**TREŚĆ POLECENIA**
Proszę podjąć na nowo wątek forum o odbiciu w lustrze i kontynuować go od ostatniego zamieszczonego w nim zdania.

**TEKST ŹRÓDŁOWY**

Forum Ateista.pl
Czy ktoś mógłby wyjaśnić...? (wątek zbiorczy) - Wersja do druku

+- Forum Ateista.pl (https://ateista.pl)
+-- Dział: Nauka (https://ateista.pl/forumdisplay.php?fid=5)
+--- Dział: Nauki ścisłe i techniczne (https://ateista.pl/forumdisplay.php?fid=19)
+--- Wątek: Czy ktoś mógłby wyjaśnić...? (wątek zbiorczy) (/showthread.php?tid=7773)



Czy ktoś mógłby wyjaśnić...? (wątek zbiorczy) - Fizyk - 04.02.2012

Bo tak naprawdę lewa i prawa też zostają na miejscu Oczko A zamianie ulegają przód i tył, czyli po prostu kierunek prostopadły do płaszczyzny lustra. Ale że z jakiegoś powodu dokonujemy w wyobraźni automatycznego obrotu obrazu o 180 stopni, mamy wrażenie, że zamieniły się lewo i prawo.


Czy ktoś mógłby wyjaśnić...? (wątek zbiorczy) - Windziarz - 04.02.2012

Dodam jeszcze, że oś tego obrotu wybieramy tak, jak wydaje nam się sensownie. Sensownym jest dla nas, że człowiek obróci się o 180° wokół osi pionowej, nieco mniej sensowny zdaje się obrót o tyle samo, ale wokół osi poziomej.

**ZAREJESTROWANE DANE**

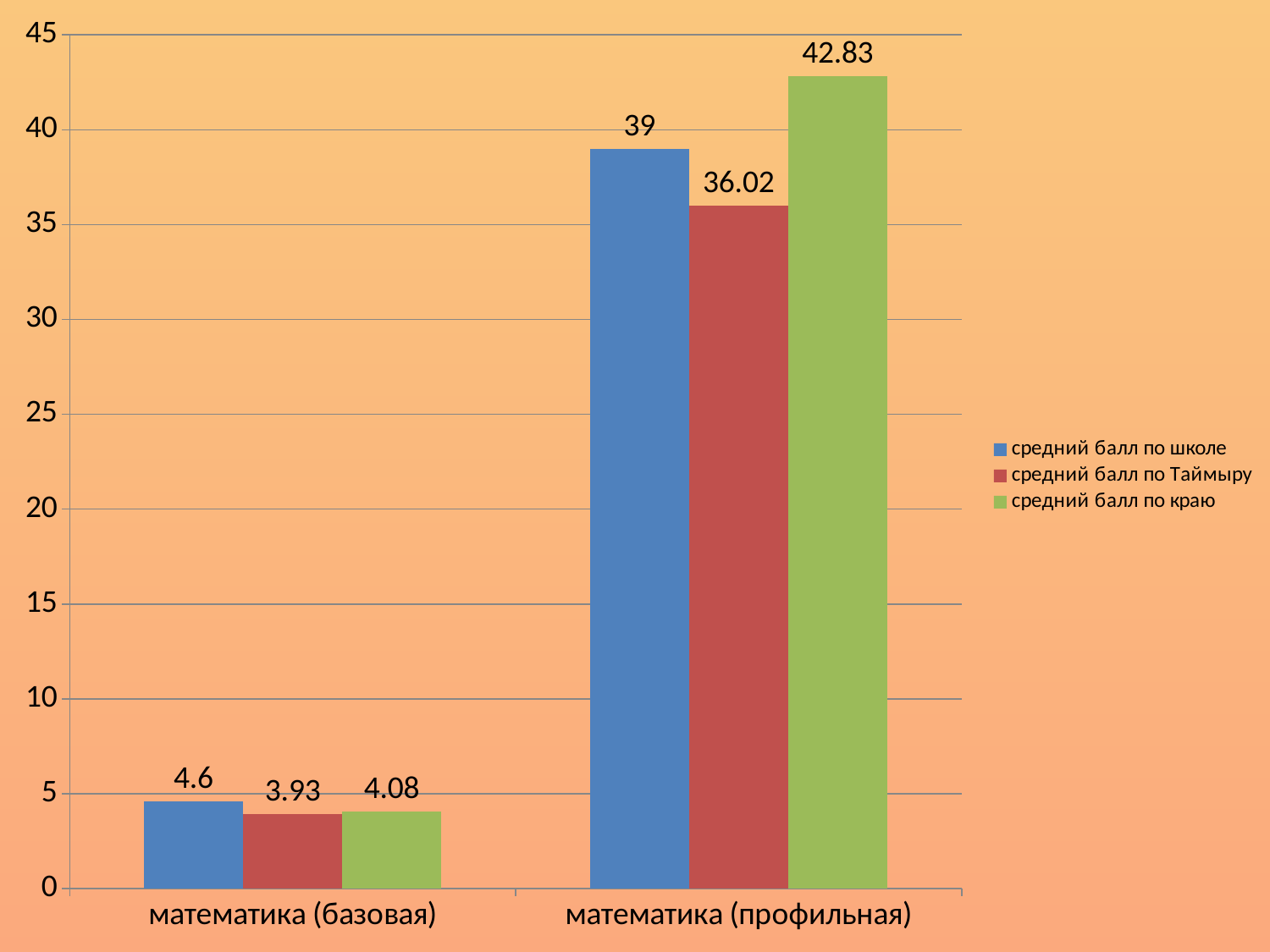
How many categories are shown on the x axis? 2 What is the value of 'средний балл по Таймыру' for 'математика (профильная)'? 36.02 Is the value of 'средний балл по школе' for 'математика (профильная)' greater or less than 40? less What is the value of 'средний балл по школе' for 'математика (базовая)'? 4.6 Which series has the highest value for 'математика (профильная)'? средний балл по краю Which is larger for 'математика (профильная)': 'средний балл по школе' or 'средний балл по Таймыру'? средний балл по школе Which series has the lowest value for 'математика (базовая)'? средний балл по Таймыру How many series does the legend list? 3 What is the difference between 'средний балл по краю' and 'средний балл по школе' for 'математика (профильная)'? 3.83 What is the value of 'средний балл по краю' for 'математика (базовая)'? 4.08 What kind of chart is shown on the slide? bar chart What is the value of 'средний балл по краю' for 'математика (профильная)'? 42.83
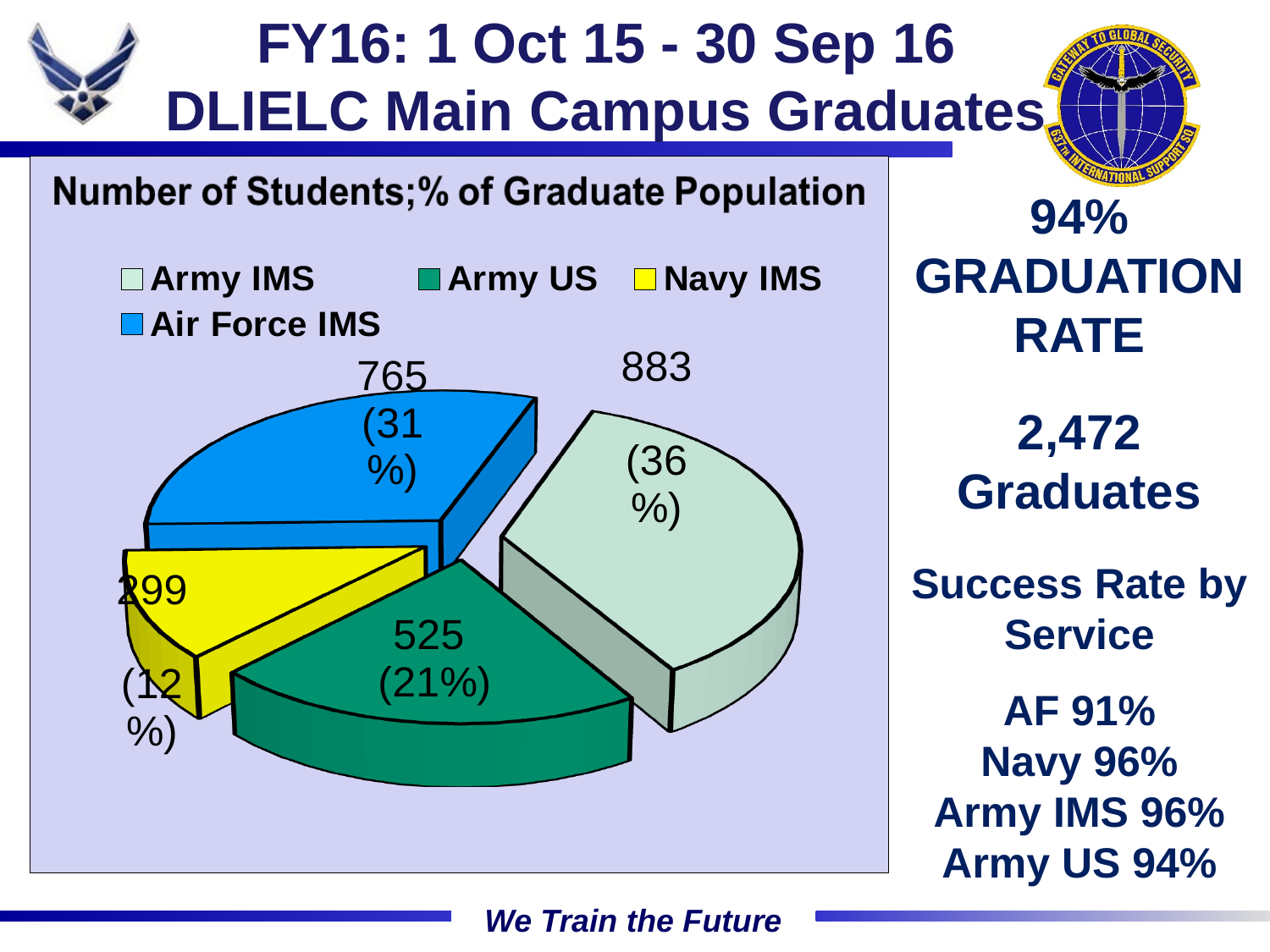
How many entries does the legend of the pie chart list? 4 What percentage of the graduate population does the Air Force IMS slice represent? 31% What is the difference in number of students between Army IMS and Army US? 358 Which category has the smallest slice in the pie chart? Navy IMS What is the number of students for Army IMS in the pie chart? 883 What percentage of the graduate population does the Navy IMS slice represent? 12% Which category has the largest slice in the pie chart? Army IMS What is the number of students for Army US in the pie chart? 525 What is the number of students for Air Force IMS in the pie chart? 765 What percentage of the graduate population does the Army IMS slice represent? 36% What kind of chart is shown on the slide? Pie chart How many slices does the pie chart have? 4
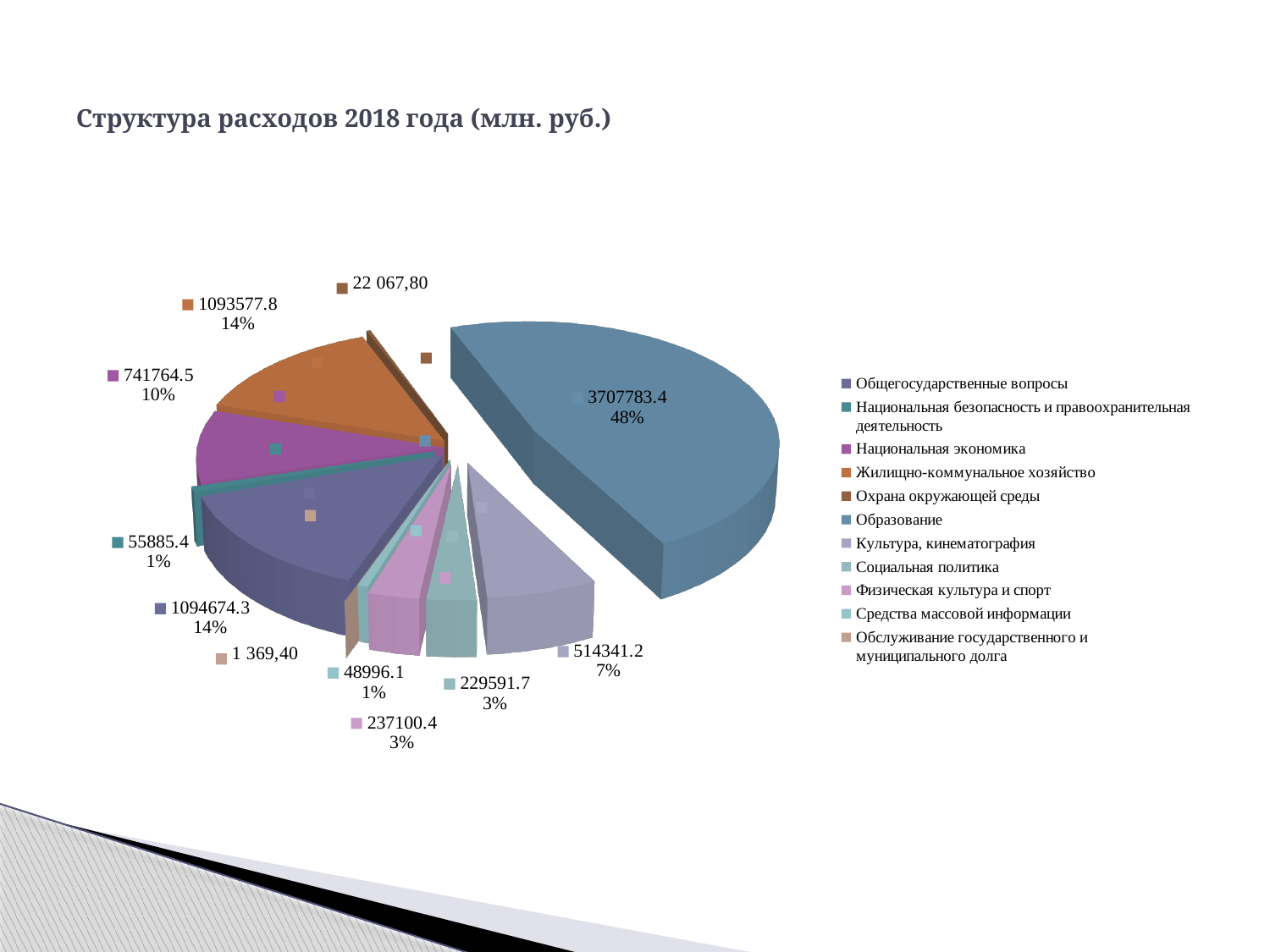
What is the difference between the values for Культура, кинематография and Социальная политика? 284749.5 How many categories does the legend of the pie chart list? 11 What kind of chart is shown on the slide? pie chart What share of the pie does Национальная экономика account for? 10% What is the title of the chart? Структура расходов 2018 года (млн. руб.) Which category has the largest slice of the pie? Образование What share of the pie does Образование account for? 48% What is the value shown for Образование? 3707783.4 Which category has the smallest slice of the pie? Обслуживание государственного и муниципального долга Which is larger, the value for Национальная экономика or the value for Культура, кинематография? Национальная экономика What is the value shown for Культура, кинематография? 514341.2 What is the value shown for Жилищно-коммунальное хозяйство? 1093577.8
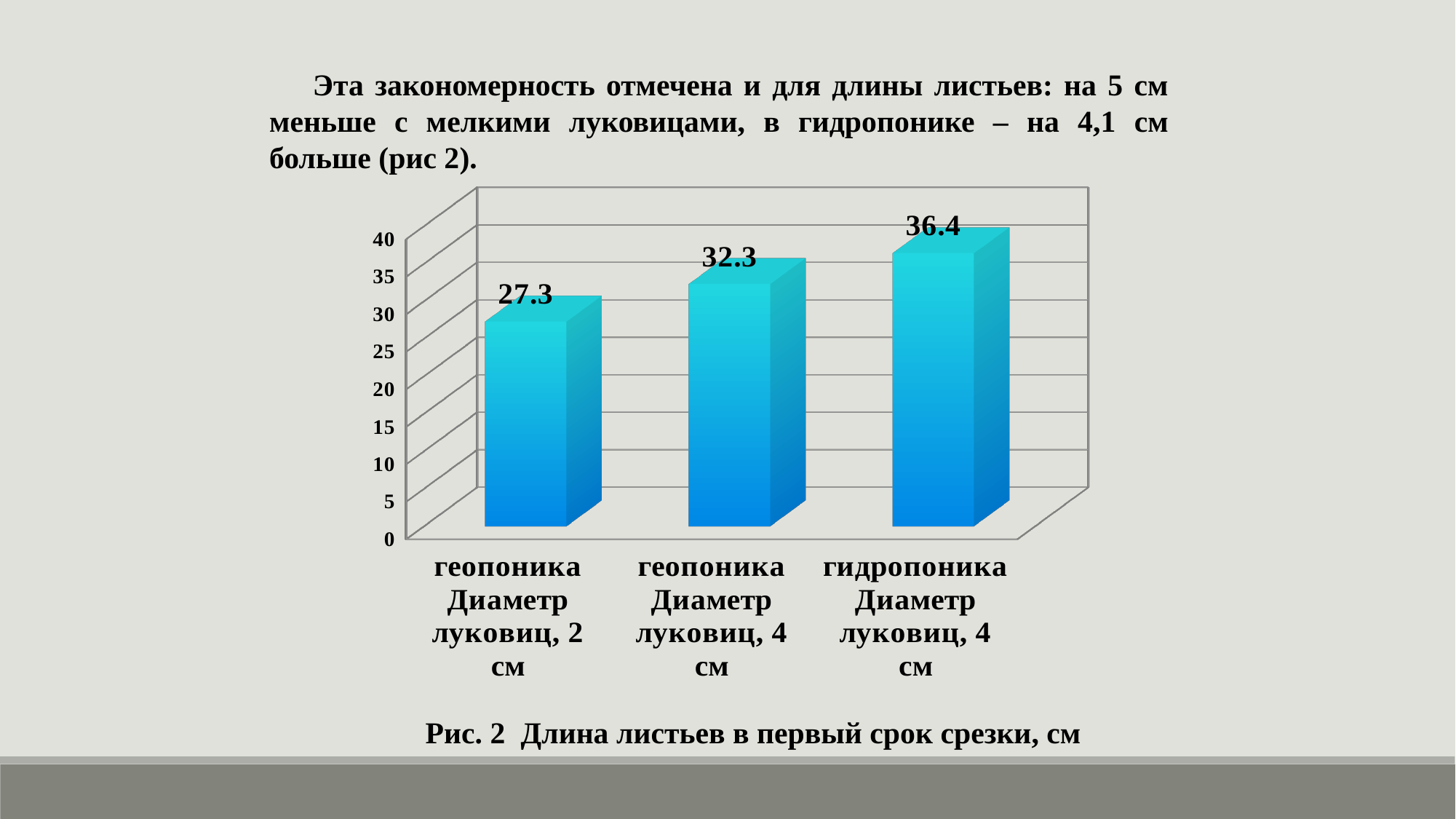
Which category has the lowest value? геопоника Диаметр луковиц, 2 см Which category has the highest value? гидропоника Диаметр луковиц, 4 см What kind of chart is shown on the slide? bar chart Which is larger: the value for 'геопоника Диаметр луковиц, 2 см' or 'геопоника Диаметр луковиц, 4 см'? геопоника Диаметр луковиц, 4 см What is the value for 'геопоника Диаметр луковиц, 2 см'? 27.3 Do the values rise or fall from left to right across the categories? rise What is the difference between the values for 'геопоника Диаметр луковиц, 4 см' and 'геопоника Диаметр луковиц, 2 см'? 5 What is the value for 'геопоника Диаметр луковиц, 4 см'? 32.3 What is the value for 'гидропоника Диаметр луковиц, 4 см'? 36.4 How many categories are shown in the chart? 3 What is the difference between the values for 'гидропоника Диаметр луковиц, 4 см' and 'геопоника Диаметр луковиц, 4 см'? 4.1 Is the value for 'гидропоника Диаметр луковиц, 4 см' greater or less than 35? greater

**ROZWIĄZANIE ZADANIA**
Czy ktoś mógłby wyjaśnić...? (wątek zbiorczy) - Samuel - 04.02.2012

Hmm. Tak po namyśle stwierdzam, że to pytanie może powinno się znaleźć w dziale filozoficznym, bo mechanikę znam. Ale mimo tego to wydaje mi się zastanawiające, że w naszym umyśle przekształcenie tego typu zachodzi tylko wokół jednej osi Uśmiech


Czy ktoś mógłby wyjaśnić...? (wątek zbiorczy) - Fizyk - 04.02.2012

Po prostu chyba umysł usiłuje jak najlepiej dopasować sylwetkę w lustrze do naszej, a żeby to zrobić, obrót wokół osi pionowej jest najsensowniejszy.


Czy ktoś mógłby wyjaśnić...? (wątek zbiorczy) - maniak08 - 05.02.2012

jeśli mamy dane dwie macierze A i B, to żeby zbadać czy macierz B jest macierzą odwrotna do macierzy A należy wyliczyć wyznacnik macierzy A i przemnożyć przez ten wyznacznik macież A, czy wystarczy poprostu wymnożyć macierz A x B?


Czy ktoś mógłby wyjaśnić...? (wątek zbiorczy) - Windziarz - 05.02.2012

Oczywiście że trzeba wymnożyć macierze. Macierzy o identycznych wyznacznikach jest wiele.


Czy ktoś mógłby wyjaśnić...? (wątek zbiorczy) - maniak08 - 05.02.2012

czy do macierzy o wymiarze 3x3 by wyznaczyć wyznacznik można stosowac metodę laplaca?


Czy ktoś mógłby wyjaśnić...? (wątek zbiorczy) - Tgc - 05.02.2012

maniak08 napisał(a):czy do macierzy o wymiarze 3x3 by wyznaczyć wyznacznik można stosowac metodę laplaca?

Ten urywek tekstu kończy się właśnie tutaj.